> [TEXT TO READ]
━━━━

## Preface



If need be&#x2026;



In [1]:
!pip install CFEDemands
!pip install oauth2client
!pip install dvc

## Introduction



Here we give a set of generic instructions for analyzing demand for
food and nutrition.  Inputs include a datasets of consumption
quantities, consumption expenditures, household characteristics, and a
food conversion table.

The different datasets should be indexed as follows:

| Dataset|Indexed by|Columns|
|---|---|---|
| Expenditures|j,t,m|i|
| Consumption|j,t,m,u|i|
| HH Characteristics|j,t,m|k|
| FCT|i,u|n|
| RDI|n|k|

where `j` indexes households, `t` indexes periods, `m` indexes
markets, `i` indexes goods, `k` indexes different kinds of household
characteristics, `u` indexes different unit names, and `n` indexes
different nutrients.  Finally, any RDI (&ldquo;recommended daily intake&rdquo;)
tables should be indexed by nutrients, with columns corresponding to
characteristics of persons within the household (e.g., age & sex
categories).

Note that some countries have more than one dataframe of consumption,
distinguished by source; for example Malawi has consumption items
purchased as well as consumption items produced.  Here we focus on
consumption purchases, since one of our immediate aims is to infer
prices paid.



### Step 1: Acquire DataFrames



Here are addresses of google sheets for different dataframes for the
case of Niger:



In [1]:
InputFiles = {'Expenditures':('1ySP8lrXlQ2ChaMdz0HQY85Md65cRRKOZgz-T0zBN2K0','Expenditures'),
              'Consumption':('1kr2NI57xiTQm20A_68NEcLKihVTJw2ZgWCwV98ZD4JE','Consumption'),
              'HH Characteristics':('1ySP8lrXlQ2ChaMdz0HQY85Md65cRRKOZgz-T0zBN2K0','HH Characteristics'),
              'FCT':('1TM7FpKURXFAuXW4dLpGt98QA2CH4WTDty-4nPOUv1Mg','05 NV_sum_57 (per 100g EP)')}

Note that the food items for the FCT for Niger are **not** yet matched
up with food labels indexed by `i` in the expenditure and consumption datasets.

━━━━

> [SOURCE MATERIAL]
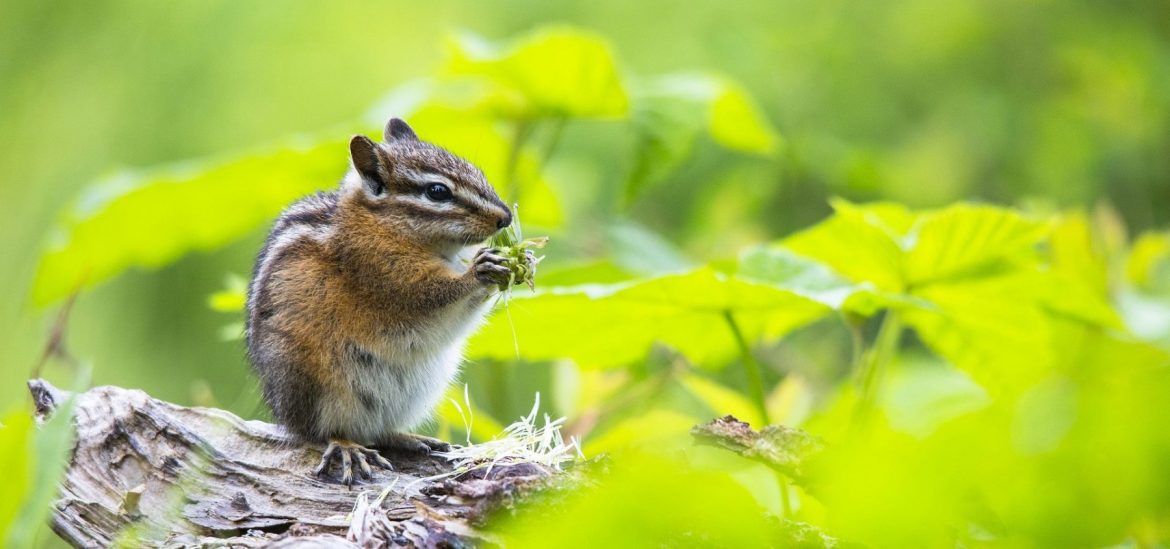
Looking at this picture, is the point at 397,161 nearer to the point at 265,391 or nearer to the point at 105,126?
the point at 265,391

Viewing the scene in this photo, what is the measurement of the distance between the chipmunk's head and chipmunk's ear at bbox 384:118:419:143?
0.21ft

━━━━

Transcribe the passage of the food demand notebook above, between "The different datasets" and "(&ldquo;recommended daily intake&rdquo;)", inclusive.

The different datasets should be indexed as follows:

| Dataset|Indexed by|Columns|
|---|---|---|
| Expenditures|j,t,m|i|
| Consumption|j,t,m,u|i|
| HH Characteristics|j,t,m|k|
| FCT|i,u|n|
| RDI|n|k|

where `j` indexes households, `t` indexes periods, `m` indexes
markets, `i` indexes goods, `k` indexes different kinds of household
characteristics, `u` indexes different unit names, and `n` indexes
different nutrients.  Finally, any RDI (&ldquo;recommended daily intake&rdquo;)